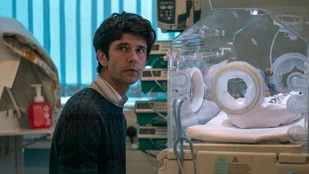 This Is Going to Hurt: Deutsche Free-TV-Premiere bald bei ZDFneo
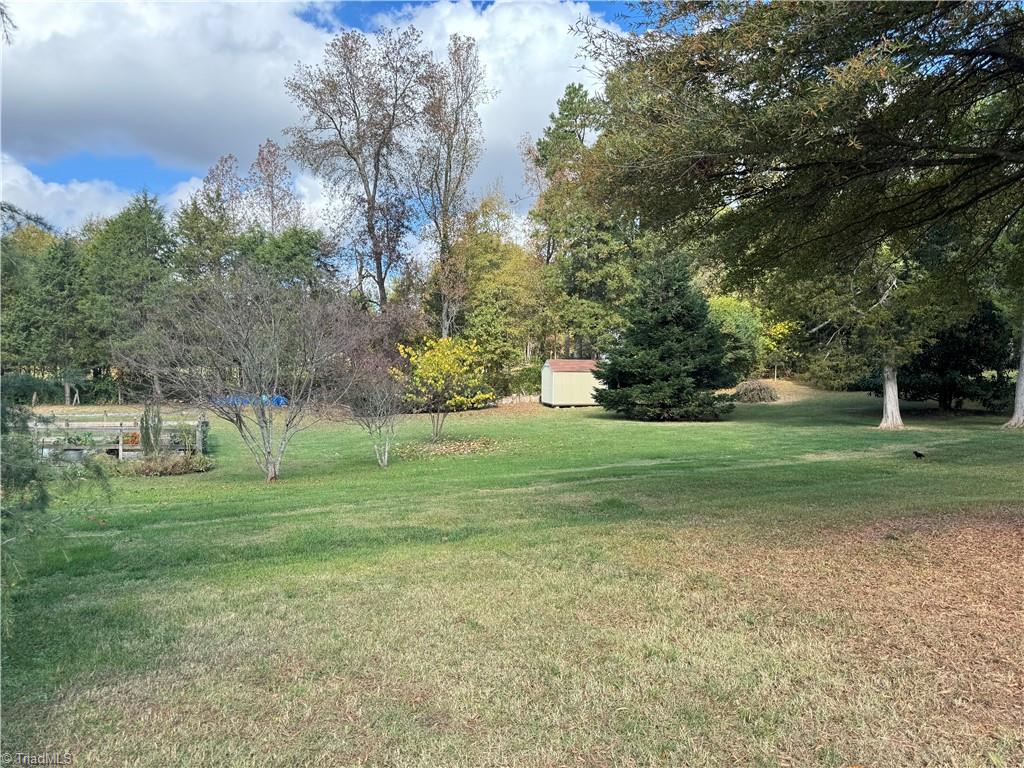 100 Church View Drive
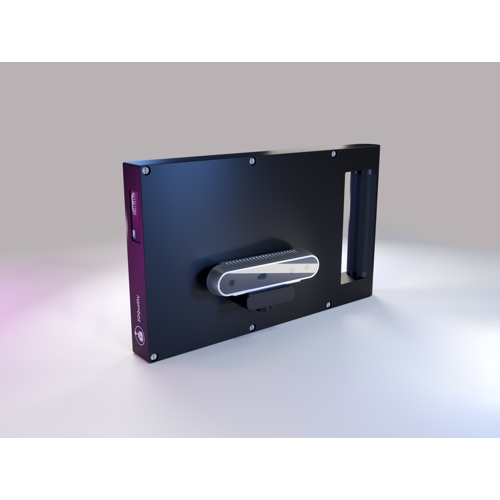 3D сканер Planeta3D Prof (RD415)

--

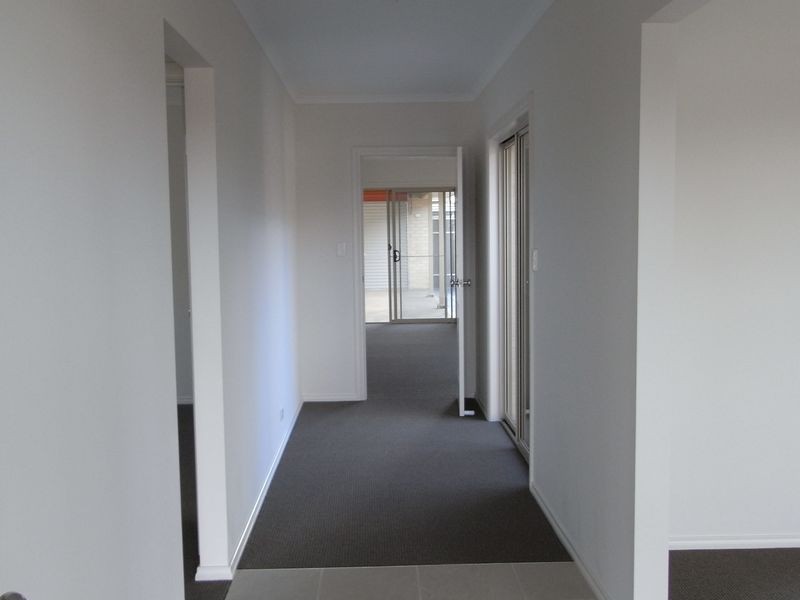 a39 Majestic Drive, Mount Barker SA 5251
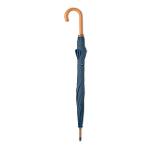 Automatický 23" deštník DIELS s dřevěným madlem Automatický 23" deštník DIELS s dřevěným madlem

Your task. Lay out as a numbered list the rows between the lines holding "a39 Majestic Drive, Mount Barker SA 5251" and "dřevěným madlem Automatický", inclusive, with blank lines omitted. Leave the pictures out of the answer.

Result of this exercise.
1.  a39 Majestic Drive, Mount Barker SA 5251
2.  Automatický 23" deštník DIELS s dřevěným madlem Automatický 23" deštník DIELS s dřevěným madlem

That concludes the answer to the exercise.